In operation 940, the apparatus extracts at least one straight road line from the line detection area. In operation 940, the apparatus extracts the line detection area from the segmentation area. In this example, the apparatus extracts the line detection area based on the partial vanishing point corresponding to the adjacent segmentation area and a partial line corresponding to the adjacent segmentation area. Thereafter, the apparatus extracts at least one straight road line from the line detection area.

In operation 950, the apparatus detects a partial line corresponding to the segmentation area based on whether the at least one straight road line meets the candidate vanishing-point area. In operation 950, the apparatus determines a partial vanishing point corresponding to the segmentation area based on whether the at least one straight road line meets the candidate vanishing-point area. The apparatus detects the partial line corresponding to the segmentation area based on the partial vanishing point. In this example, the apparatus detects a straight road line passing through the partial vanishing point among the at least one straight road line as the partial line. For example, the apparatus detects the partial line corresponding to the segmentation area based on whether the partial line is a continuation of the partial line corresponding to the adjacent segmentation area.

In operation 960, the apparatus detects a line of the driving image data by connecting the partial lines corresponding to the segmentation areas.

FIG. 10 illustrates an example of a method of detecting a road line. Referring to FIG. 10, in operation 1010, an apparatus for detecting a road line divides a driving image data into a plurality of segmentation areas.
* * * * * * * * *
▶ WORK TASK
Resume the road line detection text, picking up right after its final sentence. The material below comes from a source separate from the road line detection text.

▶ DATASET EXCERPT
* * * * * * * * *
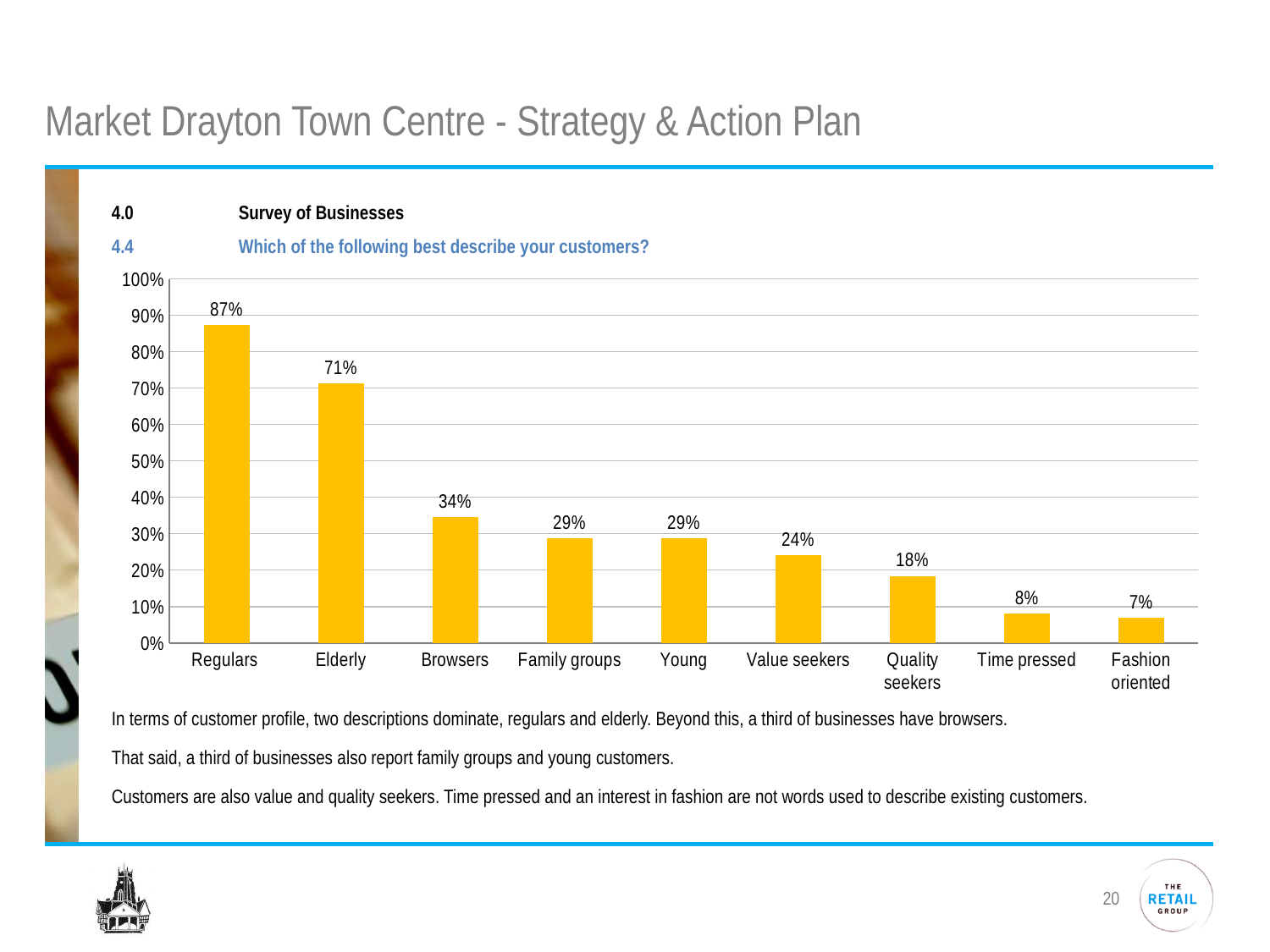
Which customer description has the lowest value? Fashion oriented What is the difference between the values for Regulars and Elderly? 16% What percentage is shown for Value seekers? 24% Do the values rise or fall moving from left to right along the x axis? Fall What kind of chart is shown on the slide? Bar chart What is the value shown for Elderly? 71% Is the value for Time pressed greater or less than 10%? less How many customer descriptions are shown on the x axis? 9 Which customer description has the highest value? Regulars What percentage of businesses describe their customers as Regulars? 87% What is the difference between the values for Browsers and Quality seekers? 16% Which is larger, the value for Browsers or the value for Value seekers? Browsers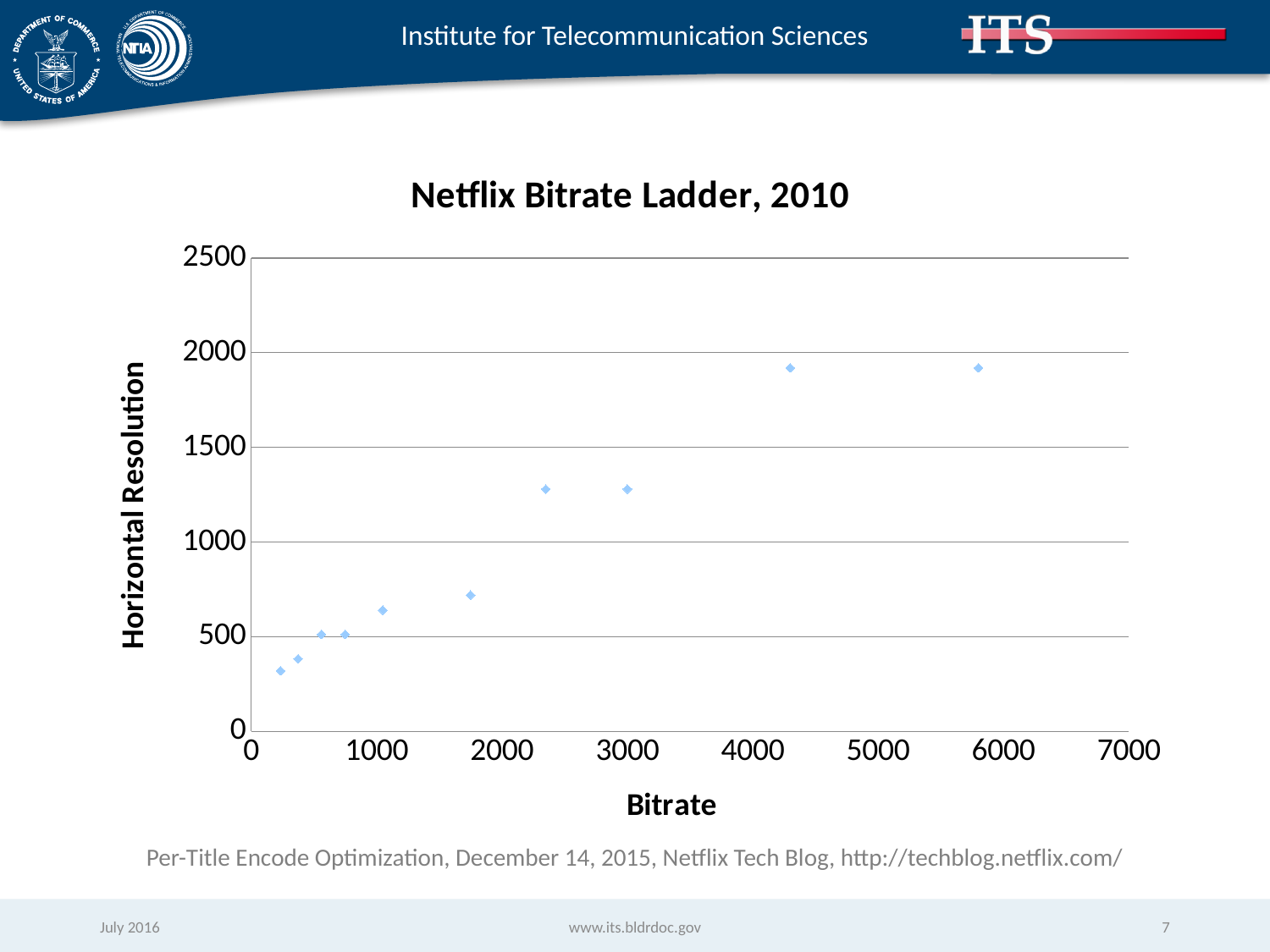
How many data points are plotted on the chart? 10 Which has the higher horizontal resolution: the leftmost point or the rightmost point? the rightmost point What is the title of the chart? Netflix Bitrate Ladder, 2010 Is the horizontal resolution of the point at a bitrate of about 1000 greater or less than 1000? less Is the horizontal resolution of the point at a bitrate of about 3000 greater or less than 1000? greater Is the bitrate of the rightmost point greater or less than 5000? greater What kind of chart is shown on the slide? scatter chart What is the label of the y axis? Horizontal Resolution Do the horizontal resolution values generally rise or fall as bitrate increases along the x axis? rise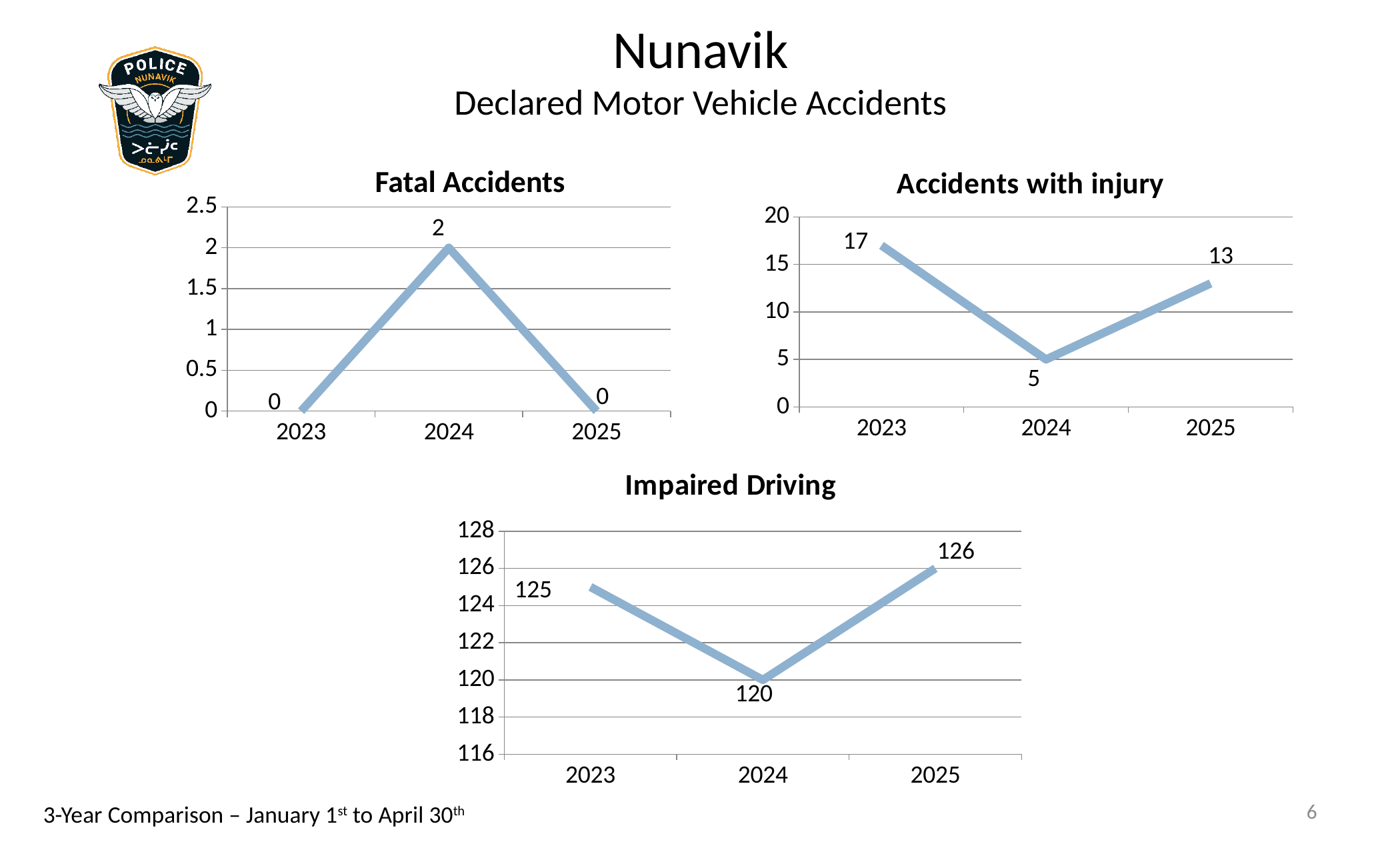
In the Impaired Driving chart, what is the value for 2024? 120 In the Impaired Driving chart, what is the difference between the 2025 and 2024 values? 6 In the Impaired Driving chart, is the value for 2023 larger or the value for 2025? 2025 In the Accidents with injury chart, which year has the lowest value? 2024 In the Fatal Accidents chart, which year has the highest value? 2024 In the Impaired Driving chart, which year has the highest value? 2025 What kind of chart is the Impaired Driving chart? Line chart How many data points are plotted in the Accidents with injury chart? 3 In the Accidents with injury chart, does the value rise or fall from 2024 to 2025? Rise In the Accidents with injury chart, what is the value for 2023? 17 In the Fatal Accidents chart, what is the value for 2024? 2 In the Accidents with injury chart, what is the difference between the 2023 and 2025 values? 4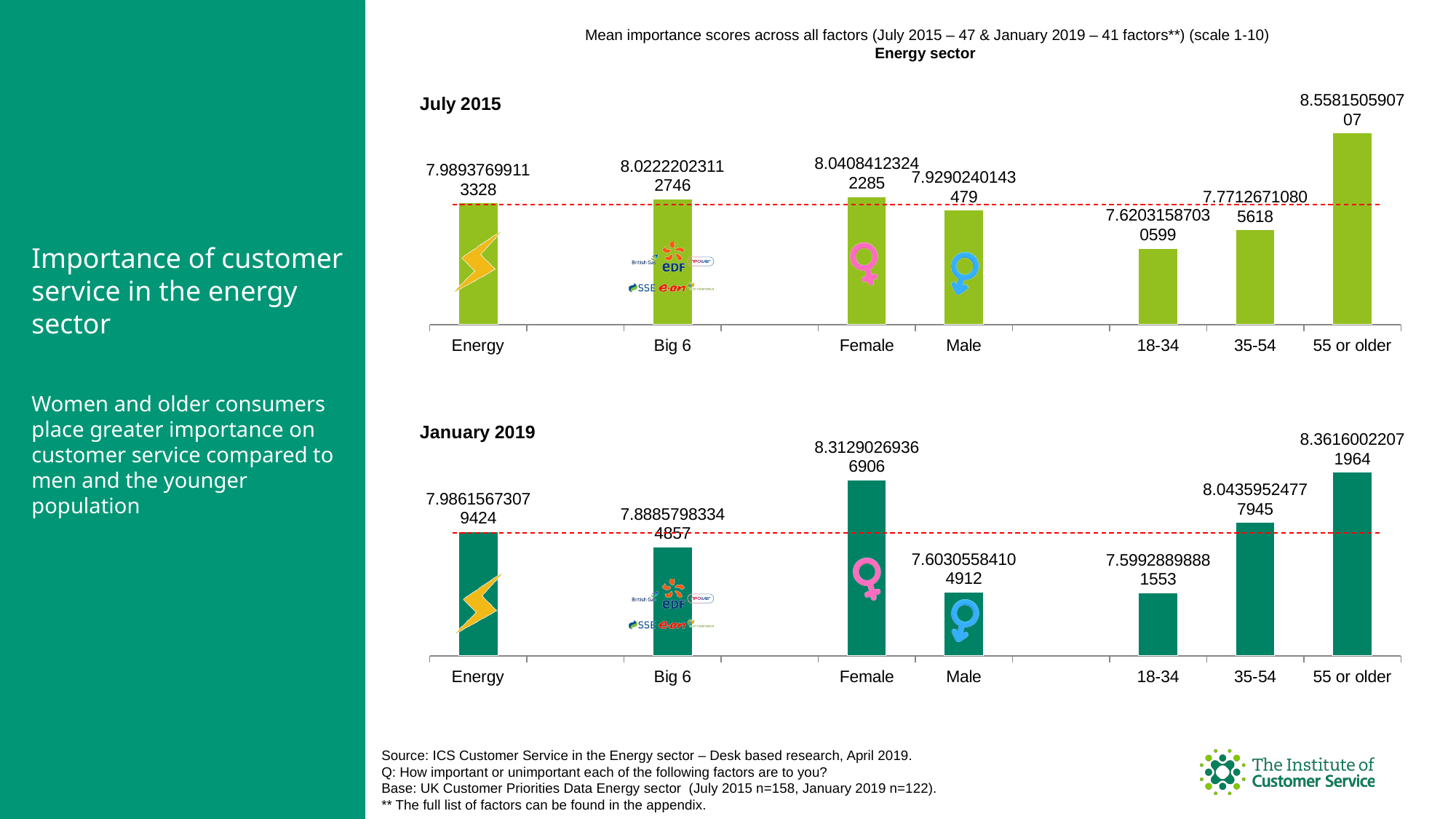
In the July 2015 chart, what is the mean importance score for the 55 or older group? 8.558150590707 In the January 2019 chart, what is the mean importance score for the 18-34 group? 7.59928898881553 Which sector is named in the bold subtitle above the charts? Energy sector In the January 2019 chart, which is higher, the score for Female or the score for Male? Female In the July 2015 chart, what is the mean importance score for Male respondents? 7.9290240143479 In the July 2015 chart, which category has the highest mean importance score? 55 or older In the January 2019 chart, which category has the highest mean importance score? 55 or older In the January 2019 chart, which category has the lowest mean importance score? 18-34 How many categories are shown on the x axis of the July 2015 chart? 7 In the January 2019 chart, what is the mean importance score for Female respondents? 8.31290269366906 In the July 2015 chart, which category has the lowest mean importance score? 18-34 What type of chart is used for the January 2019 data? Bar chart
* * * * * * * * *
▶ RESPONSE TO THE EXERCISE
In operation 1020, the apparatus extracts a candidate vanishing-point area corresponding to a segmentation area among the segmentation areas. In operation 1030, the apparatus extracts a line detection area from the segmentation area.

In operation 1040, the apparatus extracts a straight road line from the line detection area. The apparatus determines the candidate vanishing-point area corresponding to the segmentation area based on whether the straight road line, for example, a line extending from the straight road line meets the candidate vanishing-point area.

In operation 1050, the apparatus verifies whether the straight road line, for example, the line extending from the straight road line meets the candidate vanishing-point area. When it is verified that the straight road line does not meet the candidate vanishing-point area in operation 1050, the apparatus extracts a candidate vanishing-point area corresponding to another segmentation area in operation 1020.

When it is verified that the straight road line meets the candidate vanishing-point area in operation 1050, the apparatus determines a partial vanishing point based on the straight road line in operation 1060. In operation 1070, the apparatus detects a partial line corresponding to the segmentation area based on the partial vanishing point.

In operation 1080, the apparatus verifies whether all partial lines corresponding to the driving area are detected after operation 1070 is performed. When it is verified that not all of the partial lines are detected in operation 1080, the apparatus extracts a candidate vanishing-point area corresponding to another segmentation area in operation 1020.

When it is verified that all of the partial lines are detected in operation 1080, the apparatus detects a whole line of the driving image data by connecting the partial lines detected to correspond to the segmentation areas in operation 1090.

FIG. 11 illustrates an example of an apparatus or system for detecting a road line. Referring to FIG. 11, an apparatus 1100 detecting a road line may include sensors 1110 and a processor 1130. The apparatus 1100 may also include a memory 1150, a communication interface 1170, and a display 1190. The sensors 1110, the processor 1130, the memory 1150, the communication interface 1170, and the display 1190 may communicate with one another through a communication bus 1105.

The sensors 1110 include, for example, an image sensor, an accelerometer sensor, a compass sensor, a GPS sensor, a gyro sensor, an odometer, and a geomagnetic sensor. The sensors 1110 acquire positioning information indicating a location of a vehicle. Also, the sensors 1110 captures a driving image data of the vehicle. As noted above, the apparatus or system is also representative of a vehicle, in an example.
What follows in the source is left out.